Un juramento fuera de la ley: el caso Del Plá y el límite borroso entre la política y la apología del delito
OPINIÓN
Ricardo ZIMERMAN


Por RICARDO ZIMERMAN
x: @RicGusZim1
En el Parlamento argentino conviven, no siempre en paz, dos fuerzas que rara vez se reconocen entre sí: la solemnidad institucional y la pulsión militante. El episodio protagonizado por la diputada Romina Del Plá durante su jura reaviva esa tensión y la lleva a un terreno en el que la retórica deja de ser un gesto político para convertirse en un problema jurídico. ¿Es posible asumir un cargo público, amparada en la Constitución, pronunciando una consigna que implica la aniquilación de un Estado reconocido por la Argentina? ¿Y qué dice sobre el funcionamiento de nuestras instituciones que semejante acto pase, casi sin debate, como parte del “color” parlamentario?
Del Plá juró “por el pueblo palestino” y su supuesto derecho a “vivir desde el río hasta el mar”, fórmula que remite al borramiento territorial del Estado de Israel. No se trata de una metáfora oscura ni de un slogan inocuo. Es la consigna histórica de las organizaciones que buscan la desaparición del Estado israelí. Traducida al lenguaje de la Ley argentina, esa expresión no es neutra: supone, explícitamente, la promoción de un acto que encuadra en la figura de genocidio. Y aquí surge la primera contradicción: ningún legislador puede jurar un mandato basado en la apología de un crimen, menos aún de lesa humanidad.

## Tus tareas:
1. Reproduce del artículo sobre la jura de Del Plá todo lo que va desde "Del Plá juró" hasta "de lesa humanidad.".
2. Escribe la continuación del artículo sobre la jura de Del Plá a partir de su última oración.
El material que viene a continuación es independiente del artículo sobre la jura de Del Plá.

## Extracto de datos:
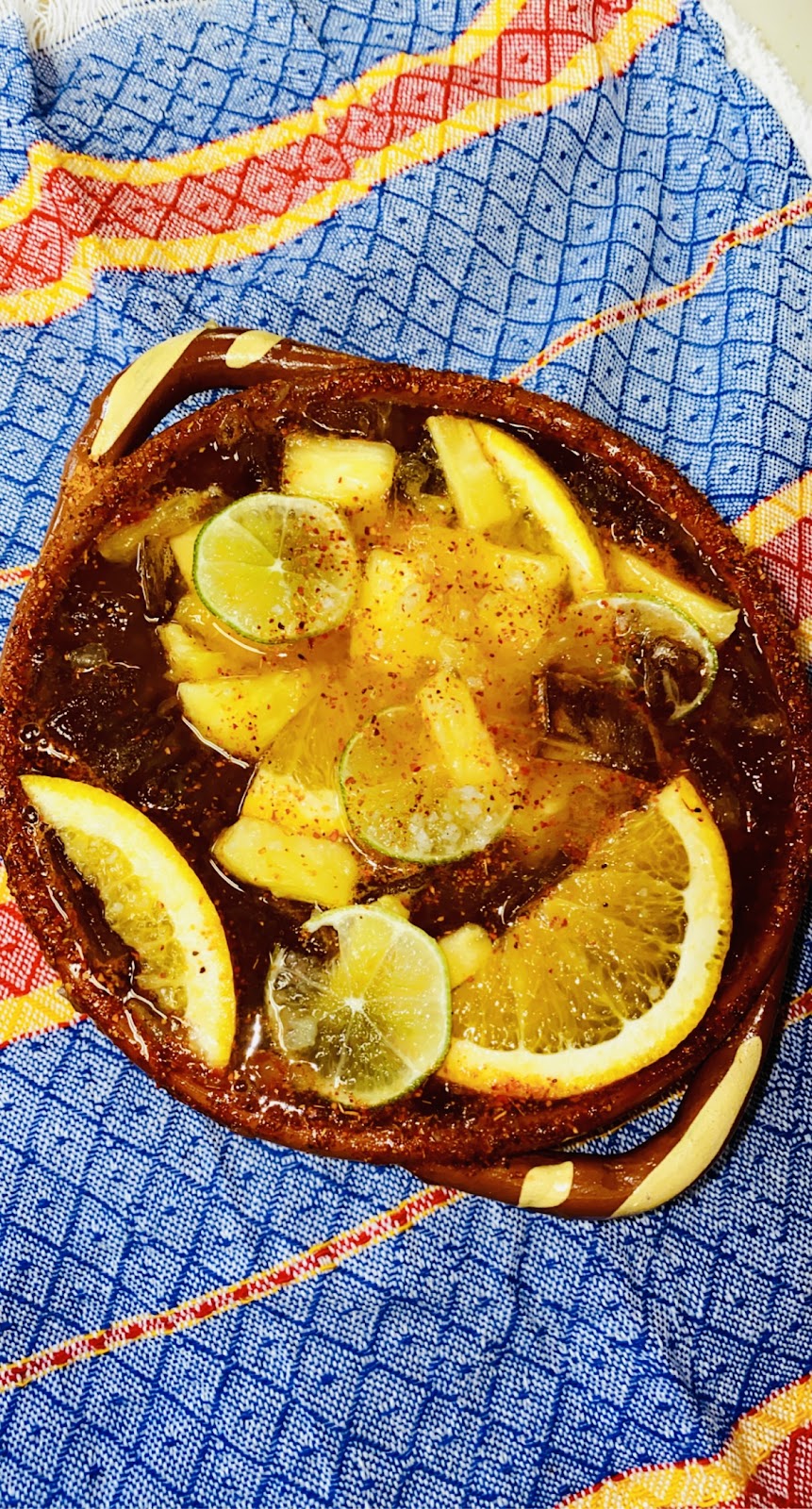 El Faro | restaurant | 111 N 6th St C, Sunnyside, WA 98944, USA | 5098394000 OR +1 509-839-4000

## Respuestas del ejercicio:
1.
Del Plá juró “por el pueblo palestino” y su supuesto derecho a “vivir desde el río hasta el mar”, fórmula que remite al borramiento territorial del Estado de Israel. No se trata de una metáfora oscura ni de un slogan inocuo. Es la consigna histórica de las organizaciones que buscan la desaparición del Estado israelí. Traducida al lenguaje de la Ley argentina, esa expresión no es neutra: supone, explícitamente, la promoción de un acto que encuadra en la figura de genocidio. Y aquí surge la primera contradicción: ningún legislador puede jurar un mandato basado en la apología de un crimen, menos aún de lesa humanidad.

2.
Pero más allá del contenido, hay un segundo elemento que no puede pasarse por alto: el juramento parlamentario es un acto reglado. La Cámara ha previsto —y de hecho exige— cuatro fórmulas posibles. Son las únicas admisibles. Su razón es tan vieja como la República: homogeneizar el compromiso inicial de los representantes, obligándolos a declarar fidelidad al orden constitucional. La diputada decidió, deliberadamente, ignorarlas, reemplazándolas por una consigna ideológica que contradice no sólo el reglamento sino los tratados internacionales que la Argentina se comprometió a respetar.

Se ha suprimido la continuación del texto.